Instructions to follow =>
Copy each of the records exactly; leave nothing out.

---------------

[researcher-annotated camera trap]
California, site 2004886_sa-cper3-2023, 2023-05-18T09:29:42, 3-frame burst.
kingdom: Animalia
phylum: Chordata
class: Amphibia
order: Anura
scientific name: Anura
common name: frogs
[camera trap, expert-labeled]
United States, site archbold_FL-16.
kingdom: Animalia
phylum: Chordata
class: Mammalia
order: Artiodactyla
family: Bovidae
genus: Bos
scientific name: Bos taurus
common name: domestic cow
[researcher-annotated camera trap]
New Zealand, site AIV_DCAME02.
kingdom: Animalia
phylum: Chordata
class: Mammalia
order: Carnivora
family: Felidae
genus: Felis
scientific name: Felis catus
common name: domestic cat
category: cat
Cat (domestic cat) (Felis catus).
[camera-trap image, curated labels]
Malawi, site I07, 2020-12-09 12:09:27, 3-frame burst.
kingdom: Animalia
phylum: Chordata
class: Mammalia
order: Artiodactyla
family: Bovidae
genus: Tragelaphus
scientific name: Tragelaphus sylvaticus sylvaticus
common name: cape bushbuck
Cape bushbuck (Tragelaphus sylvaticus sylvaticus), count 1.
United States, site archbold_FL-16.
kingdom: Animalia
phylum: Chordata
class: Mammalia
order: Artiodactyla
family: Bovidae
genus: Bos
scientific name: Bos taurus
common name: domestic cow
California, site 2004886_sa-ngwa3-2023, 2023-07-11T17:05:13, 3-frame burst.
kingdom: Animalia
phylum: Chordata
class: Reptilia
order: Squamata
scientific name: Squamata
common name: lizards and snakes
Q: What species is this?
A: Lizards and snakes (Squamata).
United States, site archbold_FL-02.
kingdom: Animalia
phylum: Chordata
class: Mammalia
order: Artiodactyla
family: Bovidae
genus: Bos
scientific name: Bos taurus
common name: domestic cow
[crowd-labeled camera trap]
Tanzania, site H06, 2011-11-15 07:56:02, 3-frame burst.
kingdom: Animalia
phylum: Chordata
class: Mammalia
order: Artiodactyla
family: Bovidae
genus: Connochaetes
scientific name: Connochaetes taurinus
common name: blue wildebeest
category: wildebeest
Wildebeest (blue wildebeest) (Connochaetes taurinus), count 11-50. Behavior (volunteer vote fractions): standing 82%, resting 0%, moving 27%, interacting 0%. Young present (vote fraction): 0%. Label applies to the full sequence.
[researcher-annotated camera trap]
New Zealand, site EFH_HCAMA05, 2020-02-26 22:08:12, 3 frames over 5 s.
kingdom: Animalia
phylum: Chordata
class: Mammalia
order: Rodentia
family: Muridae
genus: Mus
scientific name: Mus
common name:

---------------

Answer =>
[researcher-annotated camera trap]
California, site 2004886_sa-cper3-2023, 2023-05-18T09:29:42, 3-frame burst.
kingdom: Animalia
phylum: Chordata
class: Amphibia
order: Anura
scientific name: Anura
common name: frogs
[camera trap, expert-labeled]
United States, site archbold_FL-16.
kingdom: Animalia
phylum: Chordata
class: Mammalia
order: Artiodactyla
family: Bovidae
genus: Bos
scientific name: Bos taurus
common name: domestic cow
[researcher-annotated camera trap]
New Zealand, site AIV_DCAME02.
kingdom: Animalia
phylum: Chordata
class: Mammalia
order: Carnivora
family: Felidae
genus: Felis
scientific name: Felis catus
common name: domestic cat
category: cat
Cat (domestic cat) (Felis catus).
[camera-trap image, curated labels]
Malawi, site I07, 2020-12-09 12:09:27, 3-frame burst.
kingdom: Animalia
phylum: Chordata
class: Mammalia
order: Artiodactyla
family: Bovidae
genus: Tragelaphus
scientific name: Tragelaphus sylvaticus sylvaticus
common name: cape bushbuck
Cape bushbuck (Tragelaphus sylvaticus sylvaticus), count 1.
United States, site archbold_FL-16.
kingdom: Animalia
phylum: Chordata
class: Mammalia
order: Artiodactyla
family: Bovidae
genus: Bos
scientific name: Bos taurus
common name: domestic cow
California, site 2004886_sa-ngwa3-2023, 2023-07-11T17:05:13, 3-frame burst.
kingdom: Animalia
phylum: Chordata
class: Reptilia
order: Squamata
scientific name: Squamata
common name: lizards and snakes
Q: What species is this?
A: Lizards and snakes (Squamata).
United States, site archbold_FL-02.
kingdom: Animalia
phylum: Chordata
class: Mammalia
order: Artiodactyla
family: Bovidae
genus: Bos
scientific name: Bos taurus
common name: domestic cow
[crowd-labeled camera trap]
Tanzania, site H06, 2011-11-15 07:56:02, 3-frame burst.
kingdom: Animalia
phylum: Chordata
class: Mammalia
order: Artiodactyla
family: Bovidae
genus: Connochaetes
scientific name: Connochaetes taurinus
common name: blue wildebeest
category: wildebeest
Wildebeest (blue wildebeest) (Connochaetes taurinus), count 11-50. Behavior (volunteer vote fractions): standing 82%, resting 0%, moving 27%, interacting 0%. Young present (vote fraction): 0%. Label applies to the full sequence.
[researcher-annotated camera trap]
New Zealand, site EFH_HCAMA05, 2020-02-26 22:08:12, 3 frames over 5 s.
kingdom: Animalia
phylum: Chordata
class: Mammalia
order: Rodentia
family: Muridae
genus: Mus
scientific name: Mus
common name:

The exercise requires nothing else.